TASK DETAILS =
Give back all of the data, word for word.

MATERIAL FOR THIS TASK =

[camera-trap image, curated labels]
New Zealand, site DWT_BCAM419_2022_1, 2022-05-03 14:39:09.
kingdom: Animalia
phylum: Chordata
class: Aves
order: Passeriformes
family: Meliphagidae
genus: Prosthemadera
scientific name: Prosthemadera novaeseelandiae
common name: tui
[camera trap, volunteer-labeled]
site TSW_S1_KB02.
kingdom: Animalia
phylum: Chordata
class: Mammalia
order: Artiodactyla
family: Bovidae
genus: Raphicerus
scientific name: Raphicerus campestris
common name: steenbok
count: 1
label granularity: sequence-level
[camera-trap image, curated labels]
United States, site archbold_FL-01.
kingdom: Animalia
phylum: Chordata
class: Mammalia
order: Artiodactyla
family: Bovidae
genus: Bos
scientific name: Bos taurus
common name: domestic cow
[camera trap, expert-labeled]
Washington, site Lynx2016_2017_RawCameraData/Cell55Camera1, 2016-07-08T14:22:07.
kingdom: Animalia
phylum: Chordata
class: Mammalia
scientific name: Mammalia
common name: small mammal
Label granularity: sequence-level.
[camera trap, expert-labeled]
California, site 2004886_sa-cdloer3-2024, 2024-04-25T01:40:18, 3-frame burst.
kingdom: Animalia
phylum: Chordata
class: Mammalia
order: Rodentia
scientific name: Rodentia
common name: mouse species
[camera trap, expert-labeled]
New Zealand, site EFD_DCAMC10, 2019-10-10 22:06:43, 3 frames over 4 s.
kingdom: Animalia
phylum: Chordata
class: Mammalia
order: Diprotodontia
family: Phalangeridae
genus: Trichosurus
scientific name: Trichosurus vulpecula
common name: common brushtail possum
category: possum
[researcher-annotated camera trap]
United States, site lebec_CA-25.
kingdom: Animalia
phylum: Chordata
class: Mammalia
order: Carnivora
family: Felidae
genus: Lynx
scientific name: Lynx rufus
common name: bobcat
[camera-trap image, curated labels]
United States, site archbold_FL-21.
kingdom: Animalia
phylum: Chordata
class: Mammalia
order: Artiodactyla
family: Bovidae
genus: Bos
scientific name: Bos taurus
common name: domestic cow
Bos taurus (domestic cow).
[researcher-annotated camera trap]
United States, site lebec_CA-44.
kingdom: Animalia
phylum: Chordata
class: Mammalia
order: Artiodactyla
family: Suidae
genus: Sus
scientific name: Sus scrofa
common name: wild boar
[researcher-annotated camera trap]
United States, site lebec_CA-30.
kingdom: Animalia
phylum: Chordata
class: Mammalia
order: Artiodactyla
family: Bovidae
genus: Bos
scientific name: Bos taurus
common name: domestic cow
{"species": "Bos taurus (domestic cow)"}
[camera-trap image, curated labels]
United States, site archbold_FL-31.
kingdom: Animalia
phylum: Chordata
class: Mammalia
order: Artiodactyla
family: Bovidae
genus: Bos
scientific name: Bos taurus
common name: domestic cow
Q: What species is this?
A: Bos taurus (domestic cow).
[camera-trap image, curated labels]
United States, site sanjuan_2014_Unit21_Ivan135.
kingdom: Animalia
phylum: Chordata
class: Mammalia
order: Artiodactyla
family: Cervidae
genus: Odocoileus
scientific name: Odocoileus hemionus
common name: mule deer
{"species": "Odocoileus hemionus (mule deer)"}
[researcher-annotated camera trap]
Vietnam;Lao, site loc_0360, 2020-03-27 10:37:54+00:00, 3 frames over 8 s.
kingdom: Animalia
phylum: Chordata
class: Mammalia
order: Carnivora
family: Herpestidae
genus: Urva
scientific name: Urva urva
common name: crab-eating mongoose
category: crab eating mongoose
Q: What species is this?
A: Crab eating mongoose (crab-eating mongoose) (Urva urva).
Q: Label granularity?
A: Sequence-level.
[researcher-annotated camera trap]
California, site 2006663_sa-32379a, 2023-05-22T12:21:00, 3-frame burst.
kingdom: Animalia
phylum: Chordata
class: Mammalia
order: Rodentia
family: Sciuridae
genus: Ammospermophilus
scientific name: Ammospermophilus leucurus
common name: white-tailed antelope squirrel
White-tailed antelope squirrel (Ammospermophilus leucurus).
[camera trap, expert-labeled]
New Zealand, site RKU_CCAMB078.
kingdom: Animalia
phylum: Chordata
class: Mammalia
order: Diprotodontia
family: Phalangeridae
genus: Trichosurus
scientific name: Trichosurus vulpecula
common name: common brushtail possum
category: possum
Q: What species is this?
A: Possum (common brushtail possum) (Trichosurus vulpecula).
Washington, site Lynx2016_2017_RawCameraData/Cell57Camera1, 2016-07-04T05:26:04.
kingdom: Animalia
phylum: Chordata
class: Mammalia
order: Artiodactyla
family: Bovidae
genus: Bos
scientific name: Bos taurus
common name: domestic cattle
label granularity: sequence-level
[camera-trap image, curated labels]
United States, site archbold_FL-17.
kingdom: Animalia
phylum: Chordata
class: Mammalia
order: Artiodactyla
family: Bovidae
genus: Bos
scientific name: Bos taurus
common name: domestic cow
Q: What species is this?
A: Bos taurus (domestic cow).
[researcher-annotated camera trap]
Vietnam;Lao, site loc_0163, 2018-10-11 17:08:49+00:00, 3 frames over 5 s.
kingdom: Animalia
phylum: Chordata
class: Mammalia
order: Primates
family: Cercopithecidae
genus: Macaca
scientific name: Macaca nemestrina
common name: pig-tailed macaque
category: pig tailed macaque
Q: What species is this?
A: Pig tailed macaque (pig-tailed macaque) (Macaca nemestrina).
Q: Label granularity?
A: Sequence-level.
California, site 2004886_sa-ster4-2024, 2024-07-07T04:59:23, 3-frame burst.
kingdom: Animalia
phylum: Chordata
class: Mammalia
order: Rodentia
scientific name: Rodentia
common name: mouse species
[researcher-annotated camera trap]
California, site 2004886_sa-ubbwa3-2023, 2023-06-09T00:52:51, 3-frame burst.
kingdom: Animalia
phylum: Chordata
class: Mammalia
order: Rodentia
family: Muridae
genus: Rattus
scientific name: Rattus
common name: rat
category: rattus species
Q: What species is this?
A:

REPLY =
[camera-trap image, curated labels]
New Zealand, site DWT_BCAM419_2022_1, 2022-05-03 14:39:09.
kingdom: Animalia
phylum: Chordata
class: Aves
order: Passeriformes
family: Meliphagidae
genus: Prosthemadera
scientific name: Prosthemadera novaeseelandiae
common name: tui
[camera trap, volunteer-labeled]
site TSW_S1_KB02.
kingdom: Animalia
phylum: Chordata
class: Mammalia
order: Artiodactyla
family: Bovidae
genus: Raphicerus
scientific name: Raphicerus campestris
common name: steenbok
count: 1
label granularity: sequence-level
[camera-trap image, curated labels]
United States, site archbold_FL-01.
kingdom: Animalia
phylum: Chordata
class: Mammalia
order: Artiodactyla
family: Bovidae
genus: Bos
scientific name: Bos taurus
common name: domestic cow
[camera trap, expert-labeled]
Washington, site Lynx2016_2017_RawCameraData/Cell55Camera1, 2016-07-08T14:22:07.
kingdom: Animalia
phylum: Chordata
class: Mammalia
scientific name: Mammalia
common name: small mammal
Label granularity: sequence-level.
[camera trap, expert-labeled]
California, site 2004886_sa-cdloer3-2024, 2024-04-25T01:40:18, 3-frame burst.
kingdom: Animalia
phylum: Chordata
class: Mammalia
order: Rodentia
scientific name: Rodentia
common name: mouse species
[camera trap, expert-labeled]
New Zealand, site EFD_DCAMC10, 2019-10-10 22:06:43, 3 frames over 4 s.
kingdom: Animalia
phylum: Chordata
class: Mammalia
order: Diprotodontia
family: Phalangeridae
genus: Trichosurus
scientific name: Trichosurus vulpecula
common name: common brushtail possum
category: possum
[researcher-annotated camera trap]
United States, site lebec_CA-25.
kingdom: Animalia
phylum: Chordata
class: Mammalia
order: Carnivora
family: Felidae
genus: Lynx
scientific name: Lynx rufus
common name: bobcat
[camera-trap image, curated labels]
United States, site archbold_FL-21.
kingdom: Animalia
phylum: Chordata
class: Mammalia
order: Artiodactyla
family: Bovidae
genus: Bos
scientific name: Bos taurus
common name: domestic cow
Bos taurus (domestic cow).
[researcher-annotated camera trap]
United States, site lebec_CA-44.
kingdom: Animalia
phylum: Chordata
class: Mammalia
order: Artiodactyla
family: Suidae
genus: Sus
scientific name: Sus scrofa
common name: wild boar
[researcher-annotated camera trap]
United States, site lebec_CA-30.
kingdom: Animalia
phylum: Chordata
class: Mammalia
order: Artiodactyla
family: Bovidae
genus: Bos
scientific name: Bos taurus
common name: domestic cow
{"species": "Bos taurus (domestic cow)"}
[camera-trap image, curated labels]
United States, site archbold_FL-31.
kingdom: Animalia
phylum: Chordata
class: Mammalia
order: Artiodactyla
family: Bovidae
genus: Bos
scientific name: Bos taurus
common name: domestic cow
Q: What species is this?
A: Bos taurus (domestic cow).
[camera-trap image, curated labels]
United States, site sanjuan_2014_Unit21_Ivan135.
kingdom: Animalia
phylum: Chordata
class: Mammalia
order: Artiodactyla
family: Cervidae
genus: Odocoileus
scientific name: Odocoileus hemionus
common name: mule deer
{"species": "Odocoileus hemionus (mule deer)"}
[researcher-annotated camera trap]
Vietnam;Lao, site loc_0360, 2020-03-27 10:37:54+00:00, 3 frames over 8 s.
kingdom: Animalia
phylum: Chordata
class: Mammalia
order: Carnivora
family: Herpestidae
genus: Urva
scientific name: Urva urva
common name: crab-eating mongoose
category: crab eating mongoose
Q: What species is this?
A: Crab eating mongoose (crab-eating mongoose) (Urva urva).
Q: Label granularity?
A: Sequence-level.
[researcher-annotated camera trap]
California, site 2006663_sa-32379a, 2023-05-22T12:21:00, 3-frame burst.
kingdom: Animalia
phylum: Chordata
class: Mammalia
order: Rodentia
family: Sciuridae
genus: Ammospermophilus
scientific name: Ammospermophilus leucurus
common name: white-tailed antelope squirrel
White-tailed antelope squirrel (Ammospermophilus leucurus).
[camera trap, expert-labeled]
New Zealand, site RKU_CCAMB078.
kingdom: Animalia
phylum: Chordata
class: Mammalia
order: Diprotodontia
family: Phalangeridae
genus: Trichosurus
scientific name: Trichosurus vulpecula
common name: common brushtail possum
category: possum
Q: What species is this?
A: Possum (common brushtail possum) (Trichosurus vulpecula).
Washington, site Lynx2016_2017_RawCameraData/Cell57Camera1, 2016-07-04T05:26:04.
kingdom: Animalia
phylum: Chordata
class: Mammalia
order: Artiodactyla
family: Bovidae
genus: Bos
scientific name: Bos taurus
common name: domestic cattle
label granularity: sequence-level
[camera-trap image, curated labels]
United States, site archbold_FL-17.
kingdom: Animalia
phylum: Chordata
class: Mammalia
order: Artiodactyla
family: Bovidae
genus: Bos
scientific name: Bos taurus
common name: domestic cow
Q: What species is this?
A: Bos taurus (domestic cow).
[researcher-annotated camera trap]
Vietnam;Lao, site loc_0163, 2018-10-11 17:08:49+00:00, 3 frames over 5 s.
kingdom: Animalia
phylum: Chordata
class: Mammalia
order: Primates
family: Cercopithecidae
genus: Macaca
scientific name: Macaca nemestrina
common name: pig-tailed macaque
category: pig tailed macaque
Q: What species is this?
A: Pig tailed macaque (pig-tailed macaque) (Macaca nemestrina).
Q: Label granularity?
A: Sequence-level.
California, site 2004886_sa-ster4-2024, 2024-07-07T04:59:23, 3-frame burst.
kingdom: Animalia
phylum: Chordata
class: Mammalia
order: Rodentia
scientific name: Rodentia
common name: mouse species
[researcher-annotated camera trap]
California, site 2004886_sa-ubbwa3-2023, 2023-06-09T00:52:51, 3-frame burst.
kingdom: Animalia
phylum: Chordata
class: Mammalia
order: Rodentia
family: Muridae
genus: Rattus
scientific name: Rattus
common name: rat
category: rattus species
Q: What species is this?
A:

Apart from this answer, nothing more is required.